Les théories qui soutiennent que le bonheur est une émotion insistent sur la dimension ressentie du bonheur, mais ne donnent généralement pas de raison suffisante de penser que cette émotion serait réellement différente des émotions de joie ou de contentement et tendent à mettre de côté la dimension plus ou moins durable du bonheur. Inversement, les théories qui assimilent le bonheur à une forme de « condition émotionnelle » impliquant des propensions à être de bonne humeur tendent à mettre de côté la dimension ressentie du bonheur. Dans cet article, je me suis efforcé de montrer que l’on pouvait concevoir le bonheur plus simplement comme une forme d’humeur positive, qui est ressentie et dans laquelle viennent se généraliser nos évaluations émotionnelles et non émotionnelles.

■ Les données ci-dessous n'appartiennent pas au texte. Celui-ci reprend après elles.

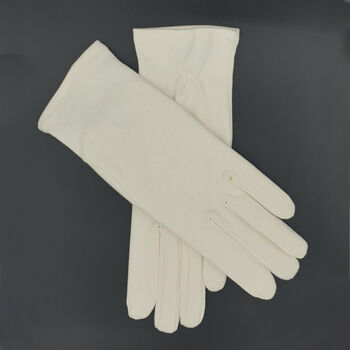 Naomi. Women's Unlined Fabric Glove, 2 of 2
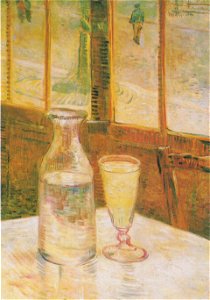 Van Gogh - Stillleben mit Absinth
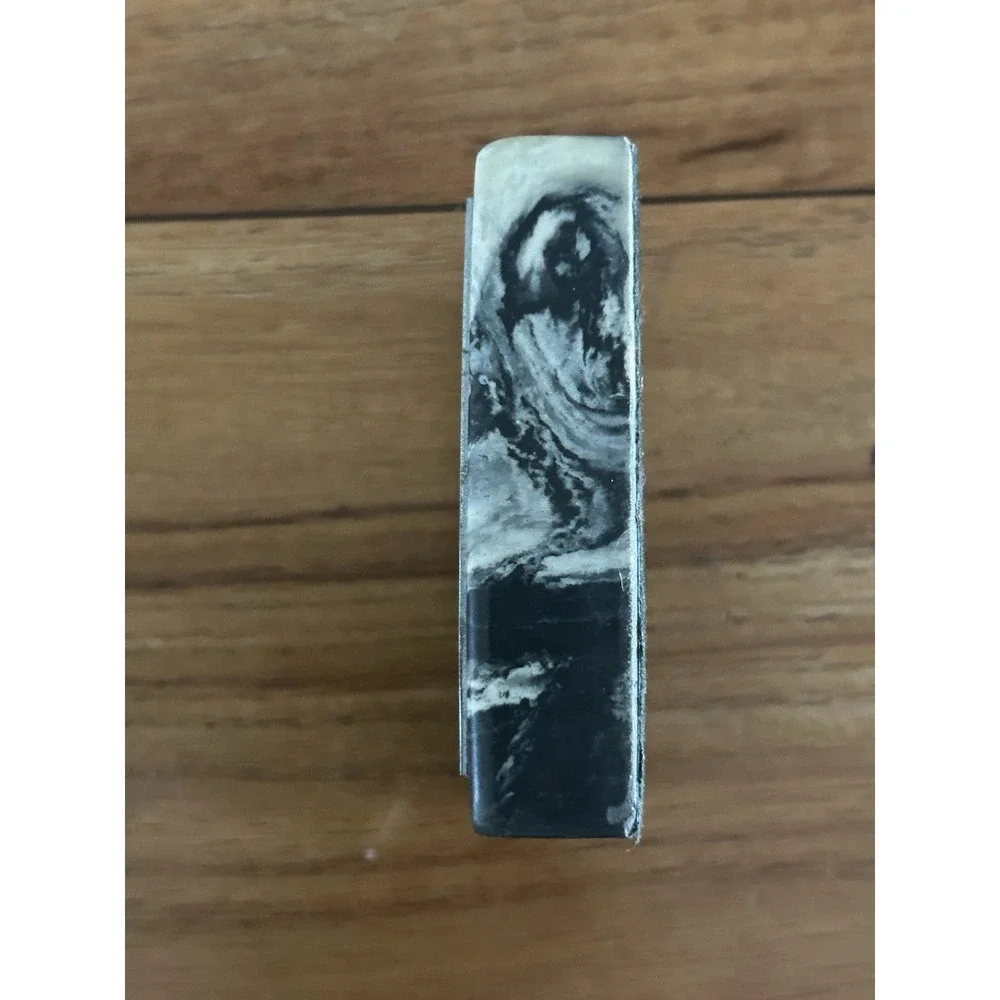 Texas Tech University Marble Metal Desktop Paper Weight Red Raider Vintage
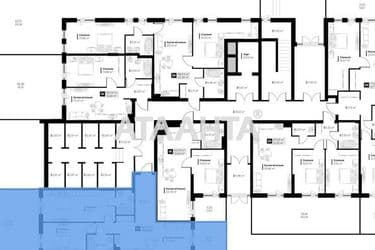 2-комнатная квартира по адресу ул. Галицкая (площадь 82,0 м²) - Atlanta.ua - фото 8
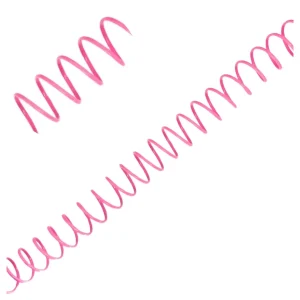 5 Espirales para Encuadernación 2:1, 25mm, Color #50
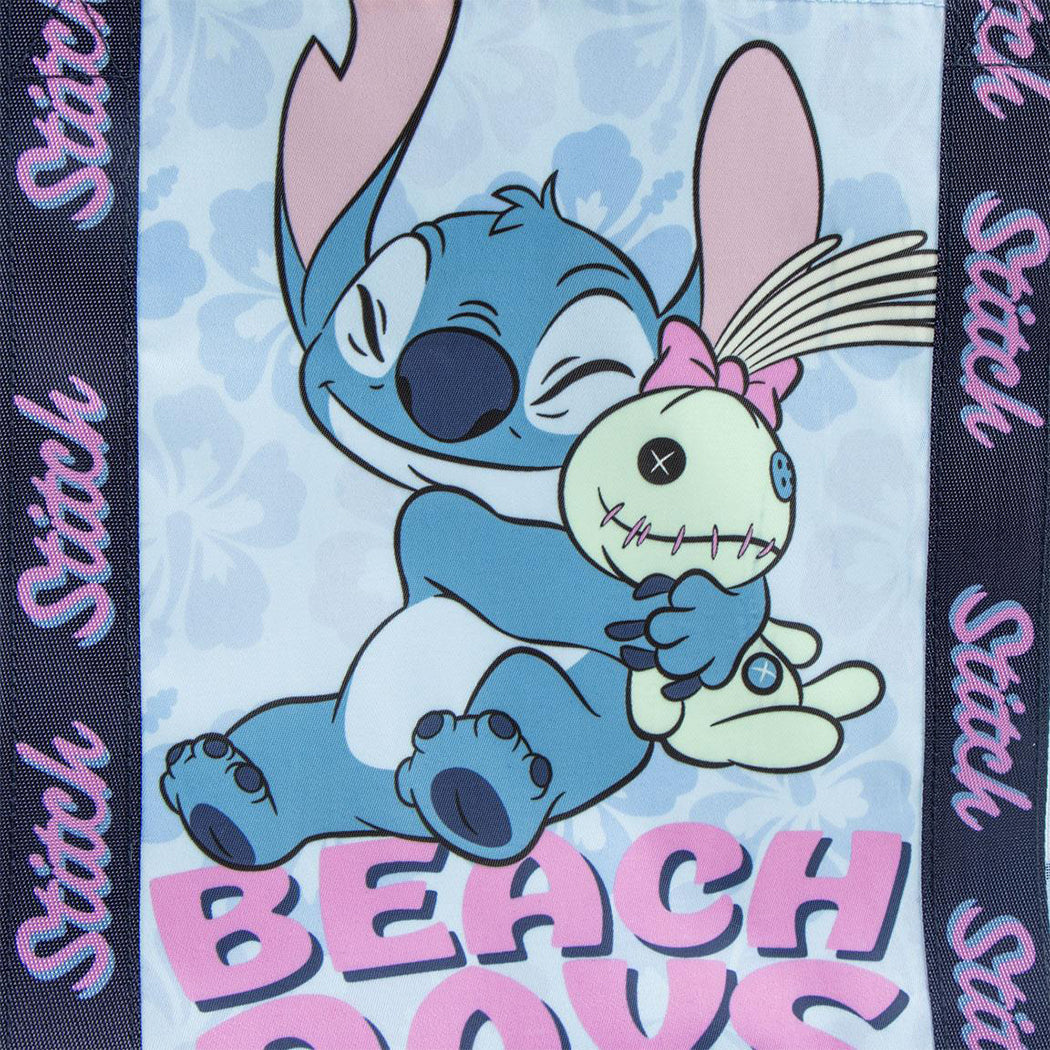 Borsa da spiaggia di Stitch.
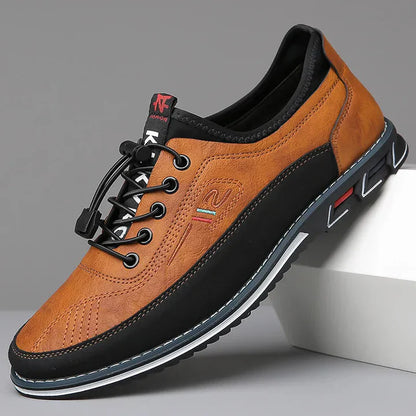 Chaussures en cuir décontractées
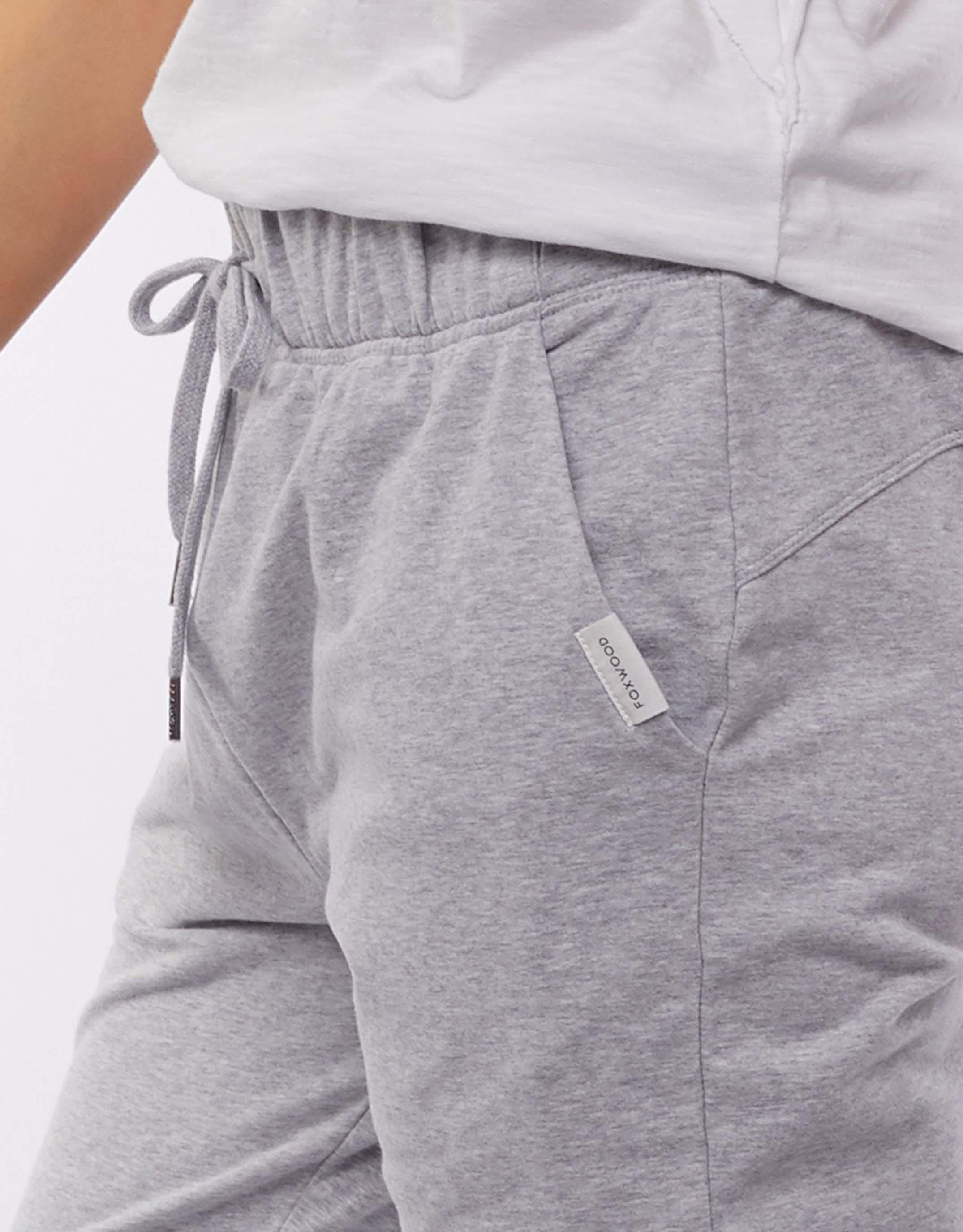 Foxwood - Lazy Days Pant - Grey Marle - White & Co Living Pants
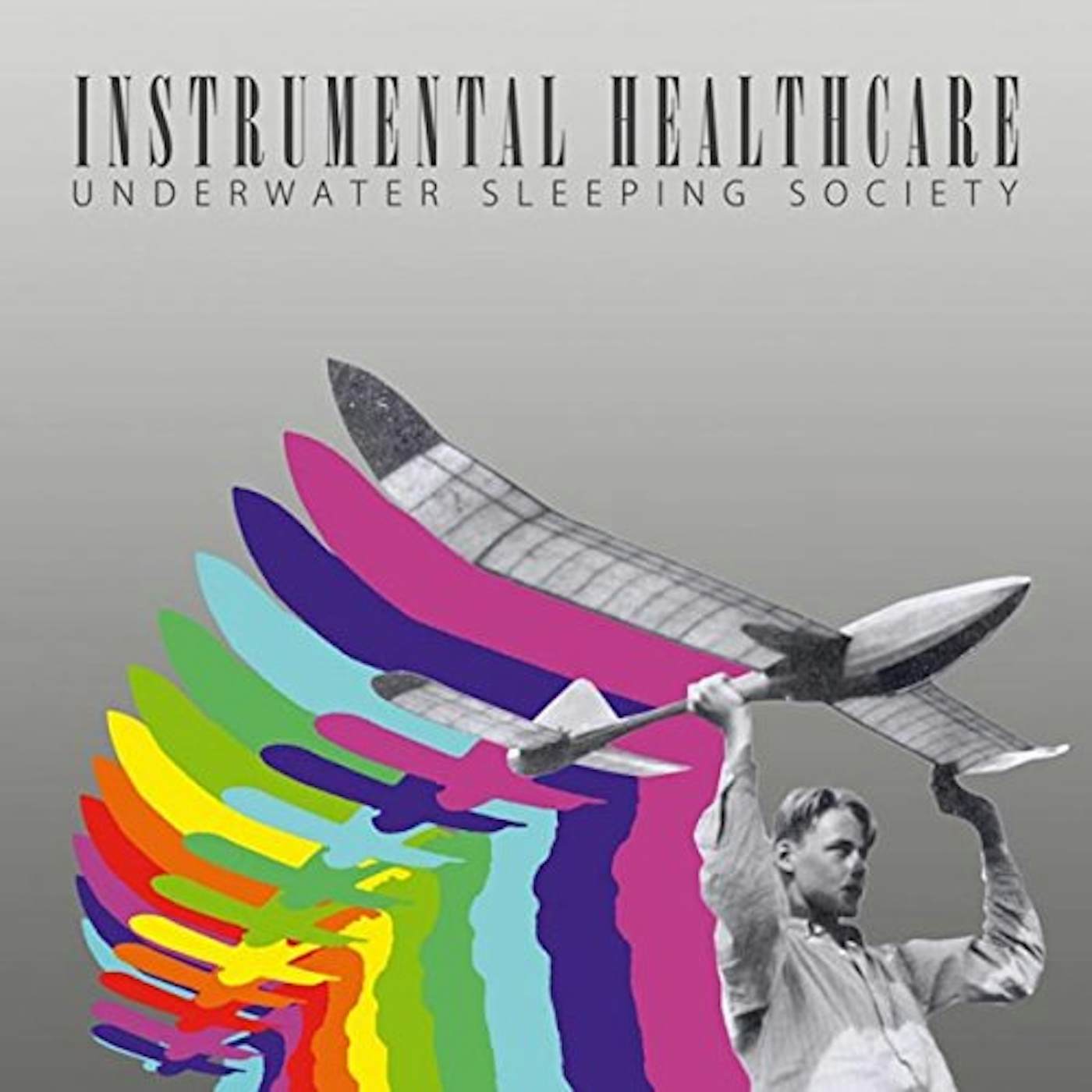 Underwater Sleeping Society Instrumental Healthcare Vinyl Record
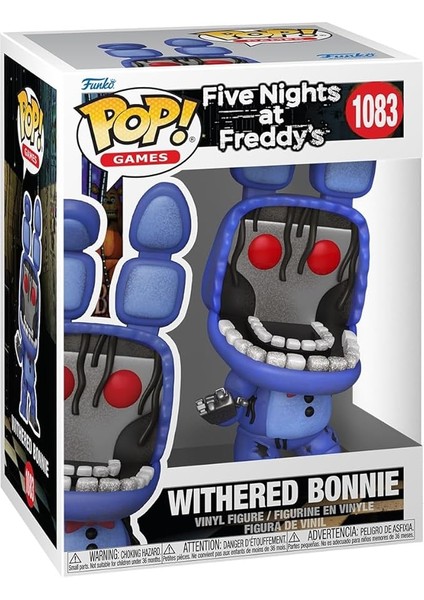 Pop Games: Funko Pop Games: Five Nights At Freddy's- Withered Bonnie Figür
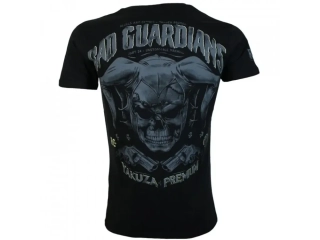 Tričko Yakuza Premium 3609 - černé, Bad Guardians, Unstopable machine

J’ai proposé de comprendre les humeurs comme des évaluations de ce que Nesse nomme la « propiciosité » des situations. Nos humeurs évaluent la possibilité que ces situations nous permettent de satisfaire ou non nos états motivationnels. En ce sens, ce sont des attitudes prospectives, marquées par une dimension anticipatoire, qui nous permettent de déterminer s’il vaut la peine ou non d’investir une certaine somme d’efforts dans la poursuite d’un but donné. Nos humeurs, en effet, tiennent compte de nos différentes expériences émotionnelles, mais aussi de nos jugements, et elles constituent en ce sens un type de mécanisme affectif qui, plus général que nos émotions, nous permet d’adapter notre comportement aux changements possibles que nous sommes susceptibles de rencontrer. Être heureux, de ce point de vue, c’est évaluer les situations auxquelles nous faisons face comme étant propices à la satisfaction de nos motivations. On peut ainsi être heureux de différentes façons, en fonction de la diversité de nos humeurs positives, telles que l’enthousiasme, la joie, la sérénité, etc., qui sont toutes marquées par une phénoménologie différente (de l’entrain, de la satisfaction, de l’apaisement, etc.). Et on peut être plus ou moins heureux selon que le monde nous paraît plus ou moins propice.

À partir de cette analyse, j’ai proposé de comprendre le bien-être comme le fait d’éprouver des humeurs positives qui évaluent correctement la propiciosité des situations. Notre niveau de bien-être, en d’autres termes, est constitué par l’ensemble des humeurs positives correctes que nous éprouvons.